_EXERCISE BRIEF:_
Could you print, word for word, the passage of the rum lawsuit article that starts with "Monday, September 13, 2021" and ends with "aged 23 years."?

--- SOURCE TEXT ---

Rum Buyers Allege Package Makes False Age Claim

Monday, September 13, 2021
  • On September 9, 2021, a complaint was filed in the U.S. District Court for the Central District of California against Diageo North America.  The proposed class of plaintiffs allege that deceptive packaging led them to pay a premium for Ron Zacapa Centenario under the mistaken belief that the product contained only rum aged 23 years.

  • This new class action lawsuit is bolstered largely by the claim that statements on a cylinder that holds the bottle of rum constitute an age statement and that the age statement violates the Alcohol and Tobacco Tax and Trade Bureau’s (TTB) rule under 27 CFR 5.40(e) which permits a voluntary age statement in the form “__ years old,” with the blank to be filled in with the age of the youngest distilled spirits in the product.  The plaintiffs contend that a phrase “SISTEMA 23 SOLERA,” which appears in bold font, adjacent to the product name “Ron Zacapa Centenario” in the upper to middle part of the package, together with the words “Aged At A High Altitude in Oak Barrels,” which is part of a phrase printed in smaller font near the bottom of secondary packaging for the rum, imply that the product consists entirely of rum that has been aged 23 years but, in fact, is made by a solera method of stacking multiple layers of aging barrels on top of each other in a manner that results in a blend of rums aged from 6 to 23 years.

--- DATA TO EXAMINE ---

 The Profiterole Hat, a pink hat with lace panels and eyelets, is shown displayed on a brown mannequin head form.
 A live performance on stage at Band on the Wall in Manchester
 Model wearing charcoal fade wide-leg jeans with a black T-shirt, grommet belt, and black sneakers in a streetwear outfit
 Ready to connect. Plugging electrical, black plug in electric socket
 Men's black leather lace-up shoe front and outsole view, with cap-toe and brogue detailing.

---
--- DATA TO EXAMINE ---

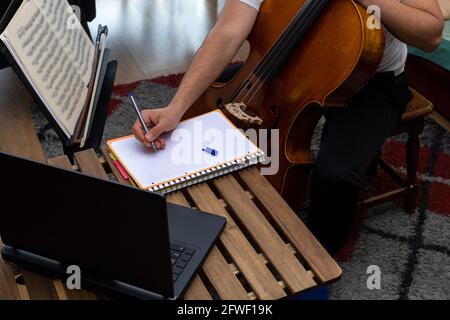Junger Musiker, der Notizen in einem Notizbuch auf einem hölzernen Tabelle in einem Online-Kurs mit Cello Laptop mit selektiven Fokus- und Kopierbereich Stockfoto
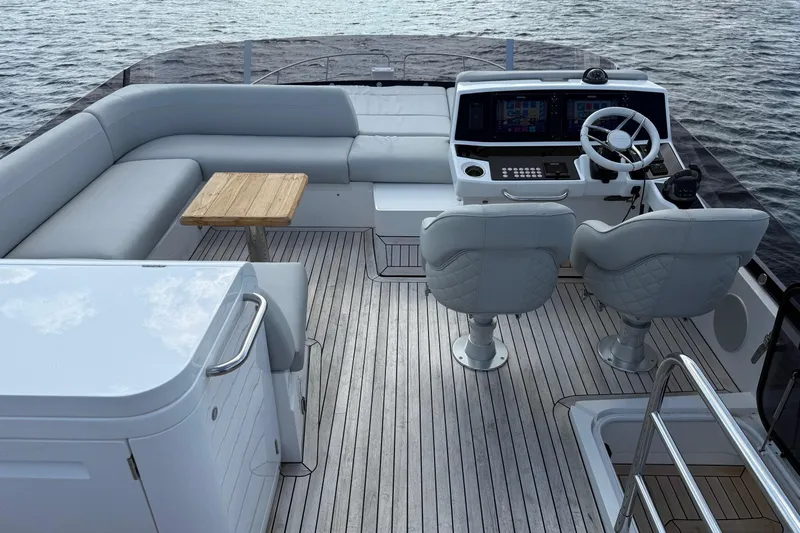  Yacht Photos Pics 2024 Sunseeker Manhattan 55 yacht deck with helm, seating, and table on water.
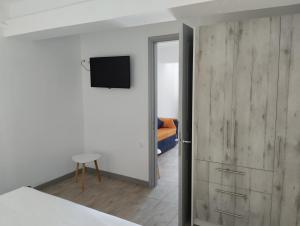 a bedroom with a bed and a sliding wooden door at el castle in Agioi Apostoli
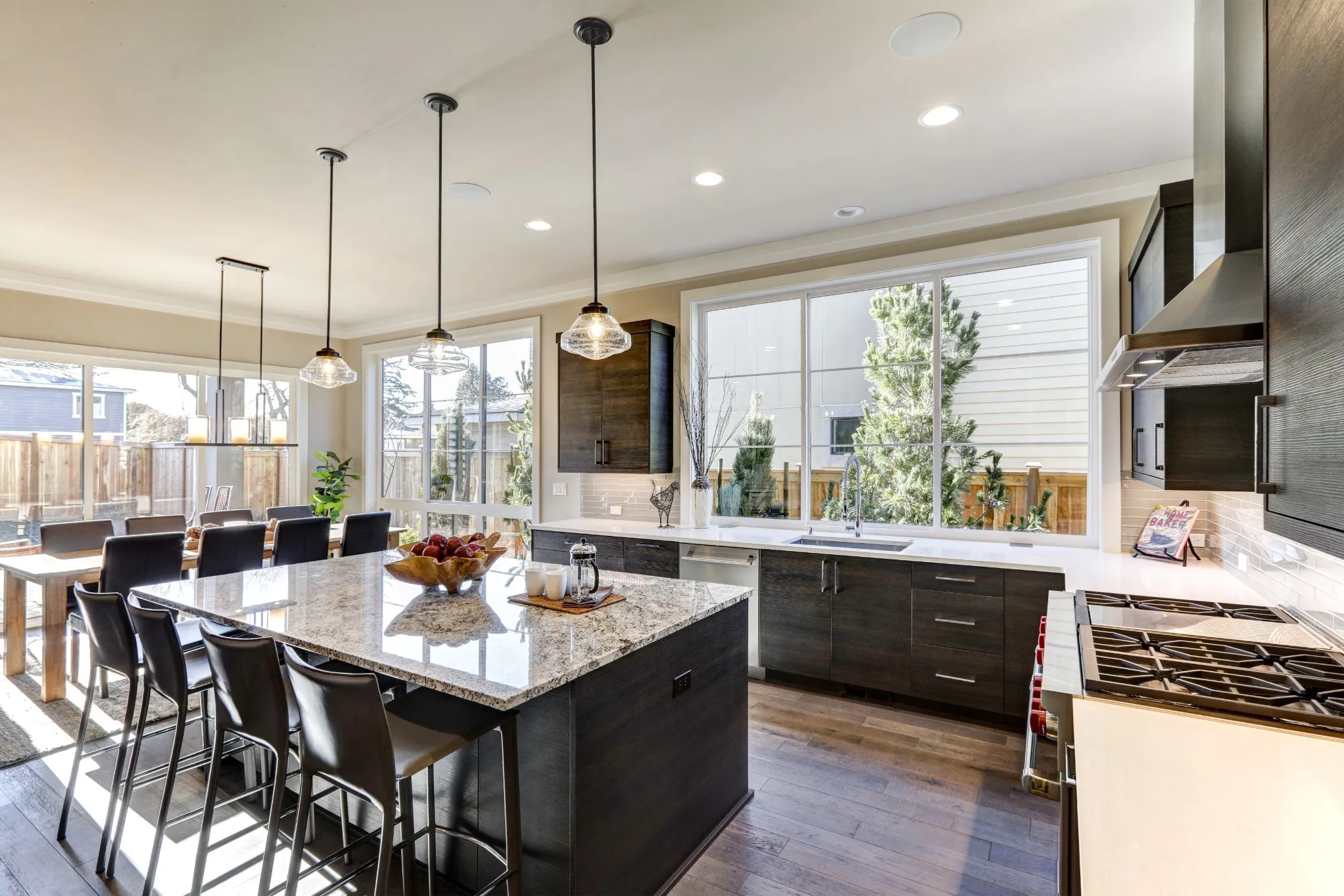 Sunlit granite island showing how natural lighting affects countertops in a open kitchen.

---

_EXERCISE SOLUTION:_
Monday, September 13, 2021
  • On September 9, 2021, a complaint was filed in the U.S. District Court for the Central District of California against Diageo North America.  The proposed class of plaintiffs allege that deceptive packaging led them to pay a premium for Ron Zacapa Centenario under the mistaken belief that the product contained only rum aged 23 years.